Tuesday, 4 November 2014

Shrinking down chemical analysis - microTAS 2014

Just got back from microTAS conference 2014 (micro total analysis systems). The conference was all about miniaturised chemical detectors. A lot of what was shown was lab-on-a-chip devices which makes use of semiconductor chip technology to fabricate channels in plastics to automate lab work.

One of the questions I often get when I show off microfluidic chips is "What's so amazing about that?". Most people don't have a macroscale reference to see how amazing fluid moves in small channels. So the day before we had to leave for San Antonio we decided to do an experiment for the video competition (very quickly!!) where we went from a macrofluidic mixer to a microfluidic mixer. We ended up placing in the top 3 videos at microTAS the only educational video.

Just to give a taster as to what was at microTAS here are some of the amazing devices that were being shown off.

Digital microfluidics
A.H.C. Ng gave a presentation on a digital microfluidic system from the wheeler lab from the University of Toronto that automated the synthesis of gold nanoparticles with DNA bound only on one side of the nanoparticle which can then self assemble into structures.

I was surprised to find out that the digital microfluidics platform they developed is open source and is available online. All is needed is a high voltage power supply and some pcbs and an arduino. They also got a video into the top three videos at microTAS which shows off their open source digital microfluidic device Dropbot.

Droplet to digital microfluidics
Steve C. C. Shih presented a talk on his new droplet to digital system from the Joint Bioenergy Institute USA. A droplet maker was used to put single yeast cells into each drop. These were then transferred over to a digital microfluidic device that mixed the droplets with an ionic liquid. The idea was to see how ionic liquids damage the yeast. As ionic liquids can be used to help convert cellulose into sugars for biofuel production. However the ionic liquids can damage the yeast cells which are meant to eat the sugars.

Graphical abstract: A droplet-to-digital (D2D) microfluidic device for single cell assays

They designed and made the whole system using arduino's. The device really leveraged the best out of both technologies and has been published in lab on a chip last week

 image file: c4lc00794h-f3.tif

Inertial microfluidics
I went to a workshop run by Assoc. Prof. Di Carlo on inertial microfluidics. Two main forces dictate if a microfluidic flow will be laminar (Steady and predictable) or turbulent (unsteady and difficult to model); inertial forces, which relates to the momentum of the fluid and viscous forces, where the fluid resists being sheared. Often when modelling microfluidics we ignore inertia and arrive at Stokes flow. However a recent review by Assoc. Prof. Di Carlo looked at including these effects and the different phenomenon that can be observed.
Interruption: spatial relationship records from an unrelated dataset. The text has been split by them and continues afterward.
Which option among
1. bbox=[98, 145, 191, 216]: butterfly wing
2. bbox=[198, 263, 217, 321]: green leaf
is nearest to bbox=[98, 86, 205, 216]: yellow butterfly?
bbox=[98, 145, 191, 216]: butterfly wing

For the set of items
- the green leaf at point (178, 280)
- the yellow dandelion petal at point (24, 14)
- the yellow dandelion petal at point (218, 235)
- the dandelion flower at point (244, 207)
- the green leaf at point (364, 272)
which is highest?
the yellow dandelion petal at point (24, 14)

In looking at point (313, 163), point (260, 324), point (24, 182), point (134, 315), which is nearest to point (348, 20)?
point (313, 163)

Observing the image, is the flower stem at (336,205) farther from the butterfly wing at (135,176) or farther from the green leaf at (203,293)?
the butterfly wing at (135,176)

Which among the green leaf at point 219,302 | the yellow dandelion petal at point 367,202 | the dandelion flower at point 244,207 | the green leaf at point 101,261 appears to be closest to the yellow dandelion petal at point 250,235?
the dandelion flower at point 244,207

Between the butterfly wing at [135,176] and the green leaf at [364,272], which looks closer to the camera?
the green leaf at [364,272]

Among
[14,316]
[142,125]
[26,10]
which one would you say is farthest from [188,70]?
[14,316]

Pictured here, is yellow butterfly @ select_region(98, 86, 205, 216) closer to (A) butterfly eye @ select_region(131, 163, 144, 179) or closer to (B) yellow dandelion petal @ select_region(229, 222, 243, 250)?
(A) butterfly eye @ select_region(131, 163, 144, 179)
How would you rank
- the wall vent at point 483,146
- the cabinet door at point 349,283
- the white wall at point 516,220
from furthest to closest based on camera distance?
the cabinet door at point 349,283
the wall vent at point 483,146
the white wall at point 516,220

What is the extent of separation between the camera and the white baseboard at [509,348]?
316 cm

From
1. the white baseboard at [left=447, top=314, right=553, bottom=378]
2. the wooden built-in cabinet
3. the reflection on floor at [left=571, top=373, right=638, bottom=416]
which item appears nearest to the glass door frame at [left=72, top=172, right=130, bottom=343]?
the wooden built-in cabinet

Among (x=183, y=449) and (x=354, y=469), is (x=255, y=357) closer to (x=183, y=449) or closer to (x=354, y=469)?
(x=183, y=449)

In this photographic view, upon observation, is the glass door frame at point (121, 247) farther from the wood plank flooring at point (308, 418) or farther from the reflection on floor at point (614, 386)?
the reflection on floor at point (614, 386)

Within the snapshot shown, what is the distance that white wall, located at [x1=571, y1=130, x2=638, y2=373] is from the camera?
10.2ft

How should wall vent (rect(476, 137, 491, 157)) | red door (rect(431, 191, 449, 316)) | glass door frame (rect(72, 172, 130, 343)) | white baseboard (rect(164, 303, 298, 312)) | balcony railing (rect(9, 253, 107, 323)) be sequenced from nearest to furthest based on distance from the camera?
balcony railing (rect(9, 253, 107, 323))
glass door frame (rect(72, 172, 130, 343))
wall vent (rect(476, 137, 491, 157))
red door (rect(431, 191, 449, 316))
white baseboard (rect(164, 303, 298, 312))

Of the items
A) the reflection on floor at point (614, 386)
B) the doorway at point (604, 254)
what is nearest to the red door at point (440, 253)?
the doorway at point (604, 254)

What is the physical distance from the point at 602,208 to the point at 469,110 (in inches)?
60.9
You are also able to arrange particles in a flow due to the way the particles deform the flow. This deformation is felt by other particles and leads to nicely ordered particles in channels.

Di Carlo Inertial Microfluidics
You can use this to put individual particles or cells into single droplets which is super useful for doing lots of cell based analysis.

Dino Di Carlo
It can also be used to align particles along a channel.

As fluid moves around a corner or around a barrier you get vortices set up which allow you to more easily mix solutions. Which as I showed with the mixer at the beginning of this post is quite difficult.

 uFlow was demonstrated a program written in python that allows for calculation of the flow pattern at the outlet. If you were to do this with a finite element modelling program it would take hours to run each time. To reduce this time they calculated advection maps (transport map) for pillars at different places in the channel and operated on the concentration profile by these maps to make the simulation run in real time. This was a really interesting way to speed up simulations in microfluidics and I am thinking about what else could be simulated in this way.